OTTAWA—The federal government may want to consider driving school for its bureaucrats if it wants to cut costs.
The government’s books show fender benders involving federal vehicles in recent years cost taxpayers $28 million in repairs or write-offs.
A Canadian Press audit of the fed’s financial statements since 2000 found at least 8,511 vehicles have been in accidents. But the actual tally is probably higher since not all departments report the number of collisions every year.
The Mounties are allegedly responsible for two-thirds of the cost of collisions, totaling $18.8 million.
The RCMP has been in at least 4,596 motor-vehicle accidents since 2001, more than any other department or agency in the Public Accounts documents. But its annual crash tallies have only been reported in the Public Accounts since 2006, so the 10-year total is likely far higher.

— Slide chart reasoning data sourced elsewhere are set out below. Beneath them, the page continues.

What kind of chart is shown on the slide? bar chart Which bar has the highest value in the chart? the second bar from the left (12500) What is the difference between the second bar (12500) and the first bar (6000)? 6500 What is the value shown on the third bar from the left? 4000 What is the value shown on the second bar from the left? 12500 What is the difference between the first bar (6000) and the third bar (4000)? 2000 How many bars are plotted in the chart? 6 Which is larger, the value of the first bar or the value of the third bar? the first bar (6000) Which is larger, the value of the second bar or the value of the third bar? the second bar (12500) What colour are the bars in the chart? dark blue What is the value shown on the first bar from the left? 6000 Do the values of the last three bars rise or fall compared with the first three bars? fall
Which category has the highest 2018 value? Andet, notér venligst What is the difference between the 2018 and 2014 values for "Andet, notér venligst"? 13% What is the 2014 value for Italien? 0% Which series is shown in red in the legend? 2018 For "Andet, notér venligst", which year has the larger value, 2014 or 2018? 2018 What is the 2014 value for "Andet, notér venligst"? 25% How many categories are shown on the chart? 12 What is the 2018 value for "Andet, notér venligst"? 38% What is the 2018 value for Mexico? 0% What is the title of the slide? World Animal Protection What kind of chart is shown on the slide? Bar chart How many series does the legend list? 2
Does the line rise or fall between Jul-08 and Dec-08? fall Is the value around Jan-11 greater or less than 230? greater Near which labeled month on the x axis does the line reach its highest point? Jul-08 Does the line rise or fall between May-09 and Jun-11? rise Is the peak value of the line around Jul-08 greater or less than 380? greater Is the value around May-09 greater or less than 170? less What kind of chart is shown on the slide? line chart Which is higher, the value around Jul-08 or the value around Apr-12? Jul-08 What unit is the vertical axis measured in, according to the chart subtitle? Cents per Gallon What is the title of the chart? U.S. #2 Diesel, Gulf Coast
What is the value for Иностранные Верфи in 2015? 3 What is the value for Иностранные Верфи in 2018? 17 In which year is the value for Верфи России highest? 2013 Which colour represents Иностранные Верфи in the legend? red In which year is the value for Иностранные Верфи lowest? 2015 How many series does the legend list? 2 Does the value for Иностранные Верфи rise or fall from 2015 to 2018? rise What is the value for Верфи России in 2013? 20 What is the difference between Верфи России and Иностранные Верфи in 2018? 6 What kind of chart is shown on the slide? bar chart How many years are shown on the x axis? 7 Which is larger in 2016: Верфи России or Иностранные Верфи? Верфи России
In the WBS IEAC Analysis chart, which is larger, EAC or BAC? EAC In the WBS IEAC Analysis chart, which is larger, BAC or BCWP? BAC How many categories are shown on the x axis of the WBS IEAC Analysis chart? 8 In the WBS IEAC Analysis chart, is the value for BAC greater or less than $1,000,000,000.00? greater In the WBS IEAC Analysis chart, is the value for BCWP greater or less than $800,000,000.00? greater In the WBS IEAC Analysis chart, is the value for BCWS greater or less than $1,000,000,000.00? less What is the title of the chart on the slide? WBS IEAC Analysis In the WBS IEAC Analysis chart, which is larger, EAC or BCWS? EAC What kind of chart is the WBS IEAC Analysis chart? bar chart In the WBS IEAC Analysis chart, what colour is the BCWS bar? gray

According to public records, the Mounties were involved in 1,068 accidents last year, up from 427 in 2006.
But a spokeswoman for the force says given the nature of police work, there is little wonder why the RCMP gets in more collisions than any other branch of government.
“We are the only government agency involved in active policing. The RCMP fleet is the largest in the federal government other than National Defence and our officers and vehicles are on the road 24/7,” says Cpl. Laurence Trottier.
He says the RCMP is also the only government agency that travels in all types of weather, putting the force in more situations where accidents and collisions are common.
But Mounties are not the only ones banging up their vehicles.
Staff at the Canadian Food Inspection Agency got in at least 999 accidents at a cost of nearly $2.4 million.
No one from the CFIA was available for comment.
The Department of Fisheries and Oceans came in third, with at least 749 accidents, totaling $1.6 million, followed by the Correctional Service of Canada, with at least 647 accidents that also cost $1.6 million.
Other departments piling up fender benders include the Canada Revenue Agency, Parks Canada, Agriculture, Human Resources and Skills Development and Transport Canada.